Signed-off-by: Jaegeuk Kim <jaegeuk.kim@xxxxxxxxxxx>
---
 fs/f2fs/checkpoint.c |  23 ++++--
 fs/f2fs/data.c       |  24 ++----
 fs/f2fs/f2fs.h       |   4 +-
 fs/f2fs/gc.c         | 218
+++++++++++++++++----------------------------------
 fs/f2fs/gc.h         |   9 ---
 fs/f2fs/inode.c      |  16 +---
 fs/f2fs/segment.c    |   2 +-
 fs/f2fs/super.c      |   1 -
 8 files changed, 101 insertions(+), 196 deletions(-)
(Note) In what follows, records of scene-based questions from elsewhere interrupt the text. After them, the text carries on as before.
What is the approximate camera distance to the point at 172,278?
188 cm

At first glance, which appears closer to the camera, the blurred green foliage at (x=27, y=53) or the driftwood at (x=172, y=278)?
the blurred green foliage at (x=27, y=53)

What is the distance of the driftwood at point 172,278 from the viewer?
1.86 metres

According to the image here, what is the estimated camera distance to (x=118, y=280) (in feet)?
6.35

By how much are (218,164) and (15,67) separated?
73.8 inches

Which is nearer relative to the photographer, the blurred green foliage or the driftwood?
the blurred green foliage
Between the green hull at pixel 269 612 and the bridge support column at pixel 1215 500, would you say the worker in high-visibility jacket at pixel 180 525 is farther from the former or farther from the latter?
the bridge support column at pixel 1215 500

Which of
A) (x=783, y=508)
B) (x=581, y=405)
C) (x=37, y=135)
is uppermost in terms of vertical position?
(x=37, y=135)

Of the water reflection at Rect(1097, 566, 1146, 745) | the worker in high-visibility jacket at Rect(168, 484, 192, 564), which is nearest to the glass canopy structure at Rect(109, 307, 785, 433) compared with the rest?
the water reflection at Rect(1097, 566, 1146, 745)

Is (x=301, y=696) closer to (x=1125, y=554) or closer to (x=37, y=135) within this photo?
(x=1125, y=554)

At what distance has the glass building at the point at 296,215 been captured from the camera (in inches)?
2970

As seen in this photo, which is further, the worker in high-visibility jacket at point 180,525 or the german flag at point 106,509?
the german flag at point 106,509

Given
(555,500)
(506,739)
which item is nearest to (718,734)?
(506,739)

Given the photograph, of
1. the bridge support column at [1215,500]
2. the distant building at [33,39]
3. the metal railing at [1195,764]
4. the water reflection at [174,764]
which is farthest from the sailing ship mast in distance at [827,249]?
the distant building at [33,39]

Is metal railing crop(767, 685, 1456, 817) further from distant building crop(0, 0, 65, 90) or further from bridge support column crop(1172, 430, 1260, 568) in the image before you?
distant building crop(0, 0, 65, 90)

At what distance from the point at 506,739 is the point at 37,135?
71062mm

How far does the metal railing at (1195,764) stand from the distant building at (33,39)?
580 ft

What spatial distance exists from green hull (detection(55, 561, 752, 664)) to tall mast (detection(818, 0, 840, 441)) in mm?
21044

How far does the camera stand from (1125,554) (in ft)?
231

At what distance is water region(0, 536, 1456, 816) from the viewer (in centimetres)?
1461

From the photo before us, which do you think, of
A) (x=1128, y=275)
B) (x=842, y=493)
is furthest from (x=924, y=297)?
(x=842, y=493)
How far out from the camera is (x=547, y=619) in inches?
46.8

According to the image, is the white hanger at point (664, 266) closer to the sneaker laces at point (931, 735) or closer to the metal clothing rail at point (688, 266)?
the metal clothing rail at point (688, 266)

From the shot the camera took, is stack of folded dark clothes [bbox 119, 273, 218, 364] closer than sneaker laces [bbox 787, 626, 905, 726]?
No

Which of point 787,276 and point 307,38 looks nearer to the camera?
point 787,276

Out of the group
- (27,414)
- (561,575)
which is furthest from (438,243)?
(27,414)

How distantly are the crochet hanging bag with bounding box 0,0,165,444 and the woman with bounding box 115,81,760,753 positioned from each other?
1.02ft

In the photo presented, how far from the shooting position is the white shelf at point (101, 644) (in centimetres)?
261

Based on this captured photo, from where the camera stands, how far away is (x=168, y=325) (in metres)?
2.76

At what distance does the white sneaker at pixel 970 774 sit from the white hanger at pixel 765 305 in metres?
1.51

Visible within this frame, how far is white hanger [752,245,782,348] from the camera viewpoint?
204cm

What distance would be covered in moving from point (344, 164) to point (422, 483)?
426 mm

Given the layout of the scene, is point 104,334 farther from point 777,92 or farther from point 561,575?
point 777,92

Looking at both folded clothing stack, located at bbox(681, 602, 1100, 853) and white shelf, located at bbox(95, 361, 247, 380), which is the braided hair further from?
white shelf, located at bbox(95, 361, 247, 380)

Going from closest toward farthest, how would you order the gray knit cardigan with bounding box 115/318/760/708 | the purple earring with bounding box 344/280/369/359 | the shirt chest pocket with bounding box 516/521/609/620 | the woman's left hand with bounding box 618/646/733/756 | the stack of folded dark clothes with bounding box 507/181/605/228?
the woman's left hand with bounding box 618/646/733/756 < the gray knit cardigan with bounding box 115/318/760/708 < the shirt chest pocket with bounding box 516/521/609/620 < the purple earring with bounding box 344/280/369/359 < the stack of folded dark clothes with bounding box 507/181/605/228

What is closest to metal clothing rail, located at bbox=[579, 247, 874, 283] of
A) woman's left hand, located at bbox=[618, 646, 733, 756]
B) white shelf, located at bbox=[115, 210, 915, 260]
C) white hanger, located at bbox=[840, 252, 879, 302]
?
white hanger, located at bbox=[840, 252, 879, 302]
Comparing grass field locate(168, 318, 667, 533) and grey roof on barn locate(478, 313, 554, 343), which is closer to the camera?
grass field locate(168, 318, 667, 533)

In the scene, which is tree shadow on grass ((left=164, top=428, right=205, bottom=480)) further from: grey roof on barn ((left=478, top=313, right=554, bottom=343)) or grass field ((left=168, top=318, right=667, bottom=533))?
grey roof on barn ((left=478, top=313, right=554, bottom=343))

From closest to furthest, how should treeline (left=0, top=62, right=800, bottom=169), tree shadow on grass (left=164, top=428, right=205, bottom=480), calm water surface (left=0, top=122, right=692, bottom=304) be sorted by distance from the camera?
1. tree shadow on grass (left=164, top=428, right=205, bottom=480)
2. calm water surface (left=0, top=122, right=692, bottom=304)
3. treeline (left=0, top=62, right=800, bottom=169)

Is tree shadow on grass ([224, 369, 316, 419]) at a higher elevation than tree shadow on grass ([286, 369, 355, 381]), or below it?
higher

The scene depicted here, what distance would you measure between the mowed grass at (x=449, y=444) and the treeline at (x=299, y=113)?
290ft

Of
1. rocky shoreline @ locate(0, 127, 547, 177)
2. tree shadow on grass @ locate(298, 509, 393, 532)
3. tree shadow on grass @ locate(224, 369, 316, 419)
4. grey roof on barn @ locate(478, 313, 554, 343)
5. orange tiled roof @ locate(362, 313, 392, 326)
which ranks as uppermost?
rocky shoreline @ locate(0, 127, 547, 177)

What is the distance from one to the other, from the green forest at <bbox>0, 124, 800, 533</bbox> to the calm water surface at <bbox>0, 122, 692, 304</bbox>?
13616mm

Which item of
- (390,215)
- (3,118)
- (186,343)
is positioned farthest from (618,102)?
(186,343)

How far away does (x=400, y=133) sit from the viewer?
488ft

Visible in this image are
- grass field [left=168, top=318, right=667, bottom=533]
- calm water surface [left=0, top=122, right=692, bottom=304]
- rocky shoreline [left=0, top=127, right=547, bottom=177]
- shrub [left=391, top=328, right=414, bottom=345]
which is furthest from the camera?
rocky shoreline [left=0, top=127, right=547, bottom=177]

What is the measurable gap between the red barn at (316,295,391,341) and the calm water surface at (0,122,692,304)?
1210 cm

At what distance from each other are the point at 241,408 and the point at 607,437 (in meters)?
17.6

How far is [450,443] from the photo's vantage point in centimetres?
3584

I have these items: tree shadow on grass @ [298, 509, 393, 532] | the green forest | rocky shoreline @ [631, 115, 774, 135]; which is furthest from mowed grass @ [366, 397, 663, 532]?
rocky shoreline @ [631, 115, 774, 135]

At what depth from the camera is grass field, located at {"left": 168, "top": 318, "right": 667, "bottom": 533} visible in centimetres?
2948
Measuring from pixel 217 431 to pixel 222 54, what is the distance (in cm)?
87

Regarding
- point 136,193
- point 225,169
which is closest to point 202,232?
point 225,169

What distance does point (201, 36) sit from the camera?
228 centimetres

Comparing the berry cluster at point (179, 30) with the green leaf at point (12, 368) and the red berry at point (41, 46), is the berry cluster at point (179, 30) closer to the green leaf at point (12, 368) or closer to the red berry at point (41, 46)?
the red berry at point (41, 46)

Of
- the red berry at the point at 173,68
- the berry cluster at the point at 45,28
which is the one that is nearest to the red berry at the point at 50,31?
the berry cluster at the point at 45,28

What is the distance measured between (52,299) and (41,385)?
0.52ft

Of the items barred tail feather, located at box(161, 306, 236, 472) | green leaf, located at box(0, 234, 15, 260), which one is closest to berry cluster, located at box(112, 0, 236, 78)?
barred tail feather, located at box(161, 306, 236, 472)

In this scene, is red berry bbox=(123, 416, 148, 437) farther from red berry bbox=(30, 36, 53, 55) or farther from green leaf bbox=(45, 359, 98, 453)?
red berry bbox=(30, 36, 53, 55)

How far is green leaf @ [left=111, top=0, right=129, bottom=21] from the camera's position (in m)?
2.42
diff --git a/fs/f2fs/checkpoint.c b/fs/f2fs/checkpoint.c
index 6ef36c3..81e04e4 100644
--- a/fs/f2fs/checkpoint.c
+++ b/fs/f2fs/checkpoint.c
@@ -546,14 +546,9 @@ retry:
 /*
  * Freeze all the FS-operations for checkpoint.
  */
-void block_operations(struct f2fs_sb_info *sbi)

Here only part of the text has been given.